- [YOUR TASK]: Copy the entries out again in full.

#### GIVEN RECORDS ####

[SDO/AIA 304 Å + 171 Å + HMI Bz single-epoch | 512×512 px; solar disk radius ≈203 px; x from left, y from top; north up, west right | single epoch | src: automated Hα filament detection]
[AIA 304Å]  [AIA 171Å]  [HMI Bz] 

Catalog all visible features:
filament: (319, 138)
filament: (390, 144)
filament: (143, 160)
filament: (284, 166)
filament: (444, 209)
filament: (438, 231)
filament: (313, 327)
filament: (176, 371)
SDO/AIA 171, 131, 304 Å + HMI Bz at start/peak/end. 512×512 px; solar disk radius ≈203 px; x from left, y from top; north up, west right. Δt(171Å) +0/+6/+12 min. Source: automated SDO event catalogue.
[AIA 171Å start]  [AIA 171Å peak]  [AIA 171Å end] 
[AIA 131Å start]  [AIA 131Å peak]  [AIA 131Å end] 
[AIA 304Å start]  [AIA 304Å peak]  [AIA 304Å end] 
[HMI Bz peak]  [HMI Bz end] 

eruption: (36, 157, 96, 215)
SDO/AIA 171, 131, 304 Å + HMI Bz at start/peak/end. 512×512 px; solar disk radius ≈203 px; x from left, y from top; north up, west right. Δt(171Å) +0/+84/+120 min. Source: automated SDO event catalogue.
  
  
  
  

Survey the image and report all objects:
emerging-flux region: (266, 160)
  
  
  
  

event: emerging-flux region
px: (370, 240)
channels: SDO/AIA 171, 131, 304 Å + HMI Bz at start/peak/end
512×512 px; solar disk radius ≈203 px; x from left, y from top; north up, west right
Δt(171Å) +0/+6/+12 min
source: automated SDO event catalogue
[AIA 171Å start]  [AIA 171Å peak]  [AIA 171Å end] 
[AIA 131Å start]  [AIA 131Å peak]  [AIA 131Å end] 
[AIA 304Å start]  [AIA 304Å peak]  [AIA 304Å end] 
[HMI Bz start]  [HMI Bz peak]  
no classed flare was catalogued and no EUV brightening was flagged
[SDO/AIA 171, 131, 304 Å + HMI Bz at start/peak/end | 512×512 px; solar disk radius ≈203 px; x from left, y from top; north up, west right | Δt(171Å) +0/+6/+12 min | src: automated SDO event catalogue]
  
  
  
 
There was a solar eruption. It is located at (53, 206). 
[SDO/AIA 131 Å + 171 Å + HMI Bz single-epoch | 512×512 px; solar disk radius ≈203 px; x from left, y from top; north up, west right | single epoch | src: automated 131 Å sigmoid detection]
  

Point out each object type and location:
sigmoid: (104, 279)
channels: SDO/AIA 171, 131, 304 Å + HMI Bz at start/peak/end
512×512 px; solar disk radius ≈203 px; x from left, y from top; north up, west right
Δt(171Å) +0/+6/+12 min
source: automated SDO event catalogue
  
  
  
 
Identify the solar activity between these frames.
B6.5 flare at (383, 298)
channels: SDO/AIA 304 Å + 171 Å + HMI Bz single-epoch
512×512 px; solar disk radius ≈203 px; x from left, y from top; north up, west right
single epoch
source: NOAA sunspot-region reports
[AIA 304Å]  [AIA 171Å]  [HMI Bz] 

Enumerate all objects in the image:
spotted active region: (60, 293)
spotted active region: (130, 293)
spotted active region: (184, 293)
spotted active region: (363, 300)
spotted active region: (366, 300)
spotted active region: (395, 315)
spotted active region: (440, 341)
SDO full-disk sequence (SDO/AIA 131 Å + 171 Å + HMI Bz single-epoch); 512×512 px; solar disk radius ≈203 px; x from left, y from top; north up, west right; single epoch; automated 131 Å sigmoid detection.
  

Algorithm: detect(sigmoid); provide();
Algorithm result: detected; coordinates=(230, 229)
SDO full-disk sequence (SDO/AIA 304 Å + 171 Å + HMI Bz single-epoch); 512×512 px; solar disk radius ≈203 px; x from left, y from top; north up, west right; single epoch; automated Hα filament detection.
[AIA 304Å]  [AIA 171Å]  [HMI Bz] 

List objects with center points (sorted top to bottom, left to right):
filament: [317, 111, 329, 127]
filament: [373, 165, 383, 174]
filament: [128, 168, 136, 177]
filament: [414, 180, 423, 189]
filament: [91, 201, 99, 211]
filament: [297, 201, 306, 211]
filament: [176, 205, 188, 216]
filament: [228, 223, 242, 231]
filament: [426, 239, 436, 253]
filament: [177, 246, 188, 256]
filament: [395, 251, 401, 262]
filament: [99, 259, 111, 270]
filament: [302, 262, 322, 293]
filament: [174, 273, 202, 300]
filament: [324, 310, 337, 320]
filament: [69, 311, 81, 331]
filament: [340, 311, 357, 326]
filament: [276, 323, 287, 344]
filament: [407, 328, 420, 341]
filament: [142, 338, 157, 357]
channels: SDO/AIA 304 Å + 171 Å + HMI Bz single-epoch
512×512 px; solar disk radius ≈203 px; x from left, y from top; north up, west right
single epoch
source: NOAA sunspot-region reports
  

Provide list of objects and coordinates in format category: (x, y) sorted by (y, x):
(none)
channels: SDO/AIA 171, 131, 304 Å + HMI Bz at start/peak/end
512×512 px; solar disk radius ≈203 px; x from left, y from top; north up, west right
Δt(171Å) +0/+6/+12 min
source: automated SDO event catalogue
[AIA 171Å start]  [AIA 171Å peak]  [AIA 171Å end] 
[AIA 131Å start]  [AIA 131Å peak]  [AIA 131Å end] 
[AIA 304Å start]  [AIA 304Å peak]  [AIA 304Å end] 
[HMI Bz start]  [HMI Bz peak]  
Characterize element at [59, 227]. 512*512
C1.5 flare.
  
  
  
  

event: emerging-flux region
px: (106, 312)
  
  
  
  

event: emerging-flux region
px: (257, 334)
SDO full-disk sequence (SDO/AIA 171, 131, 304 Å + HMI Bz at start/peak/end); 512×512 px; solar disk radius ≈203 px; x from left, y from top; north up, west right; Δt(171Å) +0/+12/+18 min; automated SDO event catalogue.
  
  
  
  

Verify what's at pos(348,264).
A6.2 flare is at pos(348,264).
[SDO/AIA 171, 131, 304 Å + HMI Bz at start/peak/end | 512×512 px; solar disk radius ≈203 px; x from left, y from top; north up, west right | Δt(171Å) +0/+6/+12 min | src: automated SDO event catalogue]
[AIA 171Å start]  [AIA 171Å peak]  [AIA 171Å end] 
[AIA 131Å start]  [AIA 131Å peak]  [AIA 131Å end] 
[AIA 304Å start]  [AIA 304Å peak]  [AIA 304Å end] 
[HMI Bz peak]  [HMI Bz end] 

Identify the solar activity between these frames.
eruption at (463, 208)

####

- [TASK ANSWER]:
[SDO/AIA 304 Å + 171 Å + HMI Bz single-epoch | 512×512 px; solar disk radius ≈203 px; x from left, y from top; north up, west right | single epoch | src: automated Hα filament detection]
[AIA 304Å]  [AIA 171Å]  [HMI Bz] 

Catalog all visible features:
filament: (319, 138)
filament: (390, 144)
filament: (143, 160)
filament: (284, 166)
filament: (444, 209)
filament: (438, 231)
filament: (313, 327)
filament: (176, 371)
SDO/AIA 171, 131, 304 Å + HMI Bz at start/peak/end. 512×512 px; solar disk radius ≈203 px; x from left, y from top; north up, west right. Δt(171Å) +0/+6/+12 min. Source: automated SDO event catalogue.
[AIA 171Å start]  [AIA 171Å peak]  [AIA 171Å end] 
[AIA 131Å start]  [AIA 131Å peak]  [AIA 131Å end] 
[AIA 304Å start]  [AIA 304Å peak]  [AIA 304Å end] 
[HMI Bz peak]  [HMI Bz end] 

eruption: (36, 157, 96, 215)
SDO/AIA 171, 131, 304 Å + HMI Bz at start/peak/end. 512×512 px; solar disk radius ≈203 px; x from left, y from top; north up, west right. Δt(171Å) +0/+84/+120 min. Source: automated SDO event catalogue.
  
  
  
  

Survey the image and report all objects:
emerging-flux region: (266, 160)
  
  
  
  

event: emerging-flux region
px: (370, 240)
channels: SDO/AIA 171, 131, 304 Å + HMI Bz at start/peak/end
512×512 px; solar disk radius ≈203 px; x from left, y from top; north up, west right
Δt(171Å) +0/+6/+12 min
source: automated SDO event catalogue
[AIA 171Å start]  [AIA 171Å peak]  [AIA 171Å end] 
[AIA 131Å start]  [AIA 131Å peak]  [AIA 131Å end] 
[AIA 304Å start]  [AIA 304Å peak]  [AIA 304Å end] 
[HMI Bz start]  [HMI Bz peak]  
no classed flare was catalogued and no EUV brightening was flagged
[SDO/AIA 171, 131, 304 Å + HMI Bz at start/peak/end | 512×512 px; solar disk radius ≈203 px; x from left, y from top; north up, west right | Δt(171Å) +0/+6/+12 min | src: automated SDO event catalogue]
  
  
  
 
There was a solar eruption. It is located at (53, 206). 
[SDO/AIA 131 Å + 171 Å + HMI Bz single-epoch | 512×512 px; solar disk radius ≈203 px; x from left, y from top; north up, west right | single epoch | src: automated 131 Å sigmoid detection]
  

Point out each object type and location:
sigmoid: (104, 279)
channels: SDO/AIA 171, 131, 304 Å + HMI Bz at start/peak/end
512×512 px; solar disk radius ≈203 px; x from left, y from top; north up, west right
Δt(171Å) +0/+6/+12 min
source: automated SDO event catalogue
  
  
  
 
Identify the solar activity between these frames.
B6.5 flare at (383, 298)
channels: SDO/AIA 304 Å + 171 Å + HMI Bz single-epoch
512×512 px; solar disk radius ≈203 px; x from left, y from top; north up, west right
single epoch
source: NOAA sunspot-region reports
[AIA 304Å]  [AIA 171Å]  [HMI Bz] 

Enumerate all objects in the image:
spotted active region: (60, 293)
spotted active region: (130, 293)
spotted active region: (184, 293)
spotted active region: (363, 300)
spotted active region: (366, 300)
spotted active region: (395, 315)
spotted active region: (440, 341)
SDO full-disk sequence (SDO/AIA 131 Å + 171 Å + HMI Bz single-epoch); 512×512 px; solar disk radius ≈203 px; x from left, y from top; north up, west right; single epoch; automated 131 Å sigmoid detection.
  

Algorithm: detect(sigmoid); provide();
Algorithm result: detected; coordinates=(230, 229)
SDO full-disk sequence (SDO/AIA 304 Å + 171 Å + HMI Bz single-epoch); 512×512 px; solar disk radius ≈203 px; x from left, y from top; north up, west right; single epoch; automated Hα filament detection.
[AIA 304Å]  [AIA 171Å]  [HMI Bz] 

List objects with center points (sorted top to bottom, left to right):
filament: [317, 111, 329, 127]
filament: [373, 165, 383, 174]
filament: [128, 168, 136, 177]
filament: [414, 180, 423, 189]
filament: [91, 201, 99, 211]
filament: [297, 201, 306, 211]
filament: [176, 205, 188, 216]
filament: [228, 223, 242, 231]
filament: [426, 239, 436, 253]
filament: [177, 246, 188, 256]
filament: [395, 251, 401, 262]
filament: [99, 259, 111, 270]
filament: [302, 262, 322, 293]
filament: [174, 273, 202, 300]
filament: [324, 310, 337, 320]
filament: [69, 311, 81, 331]
filament: [340, 311, 357, 326]
filament: [276, 323, 287, 344]
filament: [407, 328, 420, 341]
filament: [142, 338, 157, 357]
channels: SDO/AIA 304 Å + 171 Å + HMI Bz single-epoch
512×512 px; solar disk radius ≈203 px; x from left, y from top; north up, west right
single epoch
source: NOAA sunspot-region reports
  

Provide list of objects and coordinates in format category: (x, y) sorted by (y, x):
(none)
channels: SDO/AIA 171, 131, 304 Å + HMI Bz at start/peak/end
512×512 px; solar disk radius ≈203 px; x from left, y from top; north up, west right
Δt(171Å) +0/+6/+12 min
source: automated SDO event catalogue
[AIA 171Å start]  [AIA 171Å peak]  [AIA 171Å end] 
[AIA 131Å start]  [AIA 131Å peak]  [AIA 131Å end] 
[AIA 304Å start]  [AIA 304Å peak]  [AIA 304Å end] 
[HMI Bz start]  [HMI Bz peak]  
Characterize element at [59, 227]. 512*512
C1.5 flare.
  
  
  
  

event: emerging-flux region
px: (106, 312)
  
  
  
  

event: emerging-flux region
px: (257, 334)
SDO full-disk sequence (SDO/AIA 171, 131, 304 Å + HMI Bz at start/peak/end); 512×512 px; solar disk radius ≈203 px; x from left, y from top; north up, west right; Δt(171Å) +0/+12/+18 min; automated SDO event catalogue.
  
  
  
  

Verify what's at pos(348,264).
A6.2 flare is at pos(348,264).
[SDO/AIA 171, 131, 304 Å + HMI Bz at start/peak/end | 512×512 px; solar disk radius ≈203 px; x from left, y from top; north up, west right | Δt(171Å) +0/+6/+12 min | src: automated SDO event catalogue]
[AIA 171Å start]  [AIA 171Å peak]  [AIA 171Å end] 
[AIA 131Å start]  [AIA 131Å peak]  [AIA 131Å end] 
[AIA 304Å start]  [AIA 304Å peak]  [AIA 304Å end] 
[HMI Bz peak]  [HMI Bz end] 

Identify the solar activity between these frames.
eruption at (463, 208)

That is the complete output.